• [Passage given]:
··········

# Red



## Mel_Robertson (Feb 23, 2016)

girl with red hair


----------



## Mel_Robertson (Feb 23, 2016)




----------



## bbbaldie (Feb 12, 2016)

Those are some weird eyes...and I know that's exactly what you were going for! ;-)


----------



## Mel_Robertson (Feb 23, 2016)

she's not finished yet lol they look strange because I haven't done any lashes


----------



## leighann (May 10, 2015)

Loving it so far :biggrin:


----------



## kpnuts (Apr 3, 2016)

It looks great, I'm sure it will be upto your usual standard which is exceptionally good.


----------



## Mel_Robertson (Feb 23, 2016)

thanks a lot you lot!! she looks better with lashes


----------



## leighann (May 10, 2015)

She's beautiful @meli :smile:


----------



## kpnuts (Apr 3, 2016)

She certainly does,


----------



## Mel_Robertson (Feb 23, 2016)

thanks everyone so kind :vs_love:
I'm so happy with my new PC it allows me to record painting =)

··········

• [Short problem 1]:
How would you translate this sentence from the forum thread into Spanish: "Those are some weird eyes...and I know that's exactly what you were going for!"

• [Items]:
··········

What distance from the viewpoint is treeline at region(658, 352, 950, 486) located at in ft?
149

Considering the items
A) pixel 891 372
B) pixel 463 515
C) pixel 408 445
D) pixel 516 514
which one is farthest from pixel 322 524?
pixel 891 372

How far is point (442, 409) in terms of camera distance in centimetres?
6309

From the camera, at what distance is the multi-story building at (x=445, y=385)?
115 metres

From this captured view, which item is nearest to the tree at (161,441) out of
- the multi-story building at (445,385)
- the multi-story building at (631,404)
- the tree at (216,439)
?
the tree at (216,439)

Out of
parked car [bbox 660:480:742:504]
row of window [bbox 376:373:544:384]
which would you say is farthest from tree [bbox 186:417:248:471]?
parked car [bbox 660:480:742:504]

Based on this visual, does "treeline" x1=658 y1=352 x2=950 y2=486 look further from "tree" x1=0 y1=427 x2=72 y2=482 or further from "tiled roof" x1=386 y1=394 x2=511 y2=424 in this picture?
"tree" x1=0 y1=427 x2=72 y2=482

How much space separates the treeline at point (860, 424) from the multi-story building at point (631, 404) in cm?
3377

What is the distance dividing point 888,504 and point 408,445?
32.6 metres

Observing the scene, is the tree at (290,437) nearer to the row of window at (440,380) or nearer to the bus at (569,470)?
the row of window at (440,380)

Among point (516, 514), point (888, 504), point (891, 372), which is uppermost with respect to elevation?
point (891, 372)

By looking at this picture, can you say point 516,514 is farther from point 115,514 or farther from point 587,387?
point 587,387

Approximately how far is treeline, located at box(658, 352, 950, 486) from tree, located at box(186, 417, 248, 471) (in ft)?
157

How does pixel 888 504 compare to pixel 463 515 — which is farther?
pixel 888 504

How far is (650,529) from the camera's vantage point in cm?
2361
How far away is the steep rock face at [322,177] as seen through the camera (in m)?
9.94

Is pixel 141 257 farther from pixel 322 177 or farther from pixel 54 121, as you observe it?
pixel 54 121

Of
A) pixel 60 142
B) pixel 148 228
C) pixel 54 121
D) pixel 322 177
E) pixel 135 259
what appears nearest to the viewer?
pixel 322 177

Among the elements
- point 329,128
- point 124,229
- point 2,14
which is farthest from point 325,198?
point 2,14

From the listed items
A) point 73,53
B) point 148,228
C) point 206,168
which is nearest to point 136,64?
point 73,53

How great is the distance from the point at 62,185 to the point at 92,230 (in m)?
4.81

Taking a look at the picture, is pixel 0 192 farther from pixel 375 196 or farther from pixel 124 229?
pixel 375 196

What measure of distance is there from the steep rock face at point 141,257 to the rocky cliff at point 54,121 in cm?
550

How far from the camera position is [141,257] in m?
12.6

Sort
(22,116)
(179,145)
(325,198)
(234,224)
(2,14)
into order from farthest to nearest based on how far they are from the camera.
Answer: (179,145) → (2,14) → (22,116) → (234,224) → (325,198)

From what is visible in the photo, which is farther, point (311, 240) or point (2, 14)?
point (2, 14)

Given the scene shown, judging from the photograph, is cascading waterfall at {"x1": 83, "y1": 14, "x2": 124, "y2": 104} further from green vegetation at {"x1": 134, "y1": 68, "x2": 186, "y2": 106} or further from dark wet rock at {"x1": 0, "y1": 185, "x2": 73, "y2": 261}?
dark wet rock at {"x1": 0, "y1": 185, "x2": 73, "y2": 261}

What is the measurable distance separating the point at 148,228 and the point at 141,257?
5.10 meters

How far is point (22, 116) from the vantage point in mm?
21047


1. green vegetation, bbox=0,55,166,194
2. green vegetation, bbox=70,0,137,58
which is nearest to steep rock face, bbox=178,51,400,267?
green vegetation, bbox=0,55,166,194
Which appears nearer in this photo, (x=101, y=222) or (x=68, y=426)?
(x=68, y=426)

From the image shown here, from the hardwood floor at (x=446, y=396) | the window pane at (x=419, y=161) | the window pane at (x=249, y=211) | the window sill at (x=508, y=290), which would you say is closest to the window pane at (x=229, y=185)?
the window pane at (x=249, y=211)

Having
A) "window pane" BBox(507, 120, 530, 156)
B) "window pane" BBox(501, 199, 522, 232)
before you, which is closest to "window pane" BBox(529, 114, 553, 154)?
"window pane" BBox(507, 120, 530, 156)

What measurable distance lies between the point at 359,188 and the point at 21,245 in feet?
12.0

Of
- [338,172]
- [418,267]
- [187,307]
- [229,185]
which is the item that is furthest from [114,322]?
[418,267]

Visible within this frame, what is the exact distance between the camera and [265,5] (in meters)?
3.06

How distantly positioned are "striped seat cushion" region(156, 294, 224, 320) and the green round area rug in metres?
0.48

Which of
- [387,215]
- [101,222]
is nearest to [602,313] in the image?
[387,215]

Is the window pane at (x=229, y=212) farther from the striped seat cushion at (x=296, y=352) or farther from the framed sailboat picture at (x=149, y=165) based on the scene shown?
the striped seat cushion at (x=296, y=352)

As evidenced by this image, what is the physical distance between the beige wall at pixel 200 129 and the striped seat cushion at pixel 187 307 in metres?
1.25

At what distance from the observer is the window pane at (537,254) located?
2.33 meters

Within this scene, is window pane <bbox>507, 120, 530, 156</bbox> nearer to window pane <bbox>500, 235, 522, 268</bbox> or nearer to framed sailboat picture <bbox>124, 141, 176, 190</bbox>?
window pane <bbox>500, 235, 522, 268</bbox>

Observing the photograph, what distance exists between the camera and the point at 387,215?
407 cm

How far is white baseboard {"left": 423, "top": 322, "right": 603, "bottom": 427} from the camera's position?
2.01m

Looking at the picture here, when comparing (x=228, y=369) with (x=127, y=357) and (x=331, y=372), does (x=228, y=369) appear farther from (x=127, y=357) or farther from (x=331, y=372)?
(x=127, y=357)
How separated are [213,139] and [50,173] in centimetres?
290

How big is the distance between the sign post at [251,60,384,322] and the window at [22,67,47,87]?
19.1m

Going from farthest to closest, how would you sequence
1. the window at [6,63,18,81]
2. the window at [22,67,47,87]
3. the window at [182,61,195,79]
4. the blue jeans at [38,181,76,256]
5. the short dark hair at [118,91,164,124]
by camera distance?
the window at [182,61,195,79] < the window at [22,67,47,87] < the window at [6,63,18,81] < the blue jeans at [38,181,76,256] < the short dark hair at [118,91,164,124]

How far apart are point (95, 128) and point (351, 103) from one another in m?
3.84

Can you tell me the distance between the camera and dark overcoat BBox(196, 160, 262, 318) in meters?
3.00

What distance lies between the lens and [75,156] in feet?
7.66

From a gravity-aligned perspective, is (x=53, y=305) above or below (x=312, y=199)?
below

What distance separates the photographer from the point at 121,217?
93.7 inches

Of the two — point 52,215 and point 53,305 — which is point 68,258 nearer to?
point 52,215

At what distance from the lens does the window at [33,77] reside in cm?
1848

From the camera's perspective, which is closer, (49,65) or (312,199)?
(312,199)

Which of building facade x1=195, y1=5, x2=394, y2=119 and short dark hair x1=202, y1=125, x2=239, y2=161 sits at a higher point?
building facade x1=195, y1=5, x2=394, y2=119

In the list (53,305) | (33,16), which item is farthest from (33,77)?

··········

• [Short problem 2]:
Can you duplicate the entries word for word, from the line that contains "What distance separates" through the last line of the entries, including both of those lines?

• [Task output 1]:
Esos ojos son bastante raros... ¡y sé que eso es exactamente lo que buscabas!

• [Task output 2]:
What distance separates the photographer from the point at 121,217?
93.7 inches

Of the two — point 52,215 and point 53,305 — which is point 68,258 nearer to?
point 52,215

At what distance from the lens does the window at [33,77] reside in cm?
1848

From the camera's perspective, which is closer, (49,65) or (312,199)?
(312,199)

Which of building facade x1=195, y1=5, x2=394, y2=119 and short dark hair x1=202, y1=125, x2=239, y2=161 sits at a higher point?
building facade x1=195, y1=5, x2=394, y2=119

In the list (53,305) | (33,16), which item is farthest from (33,77)?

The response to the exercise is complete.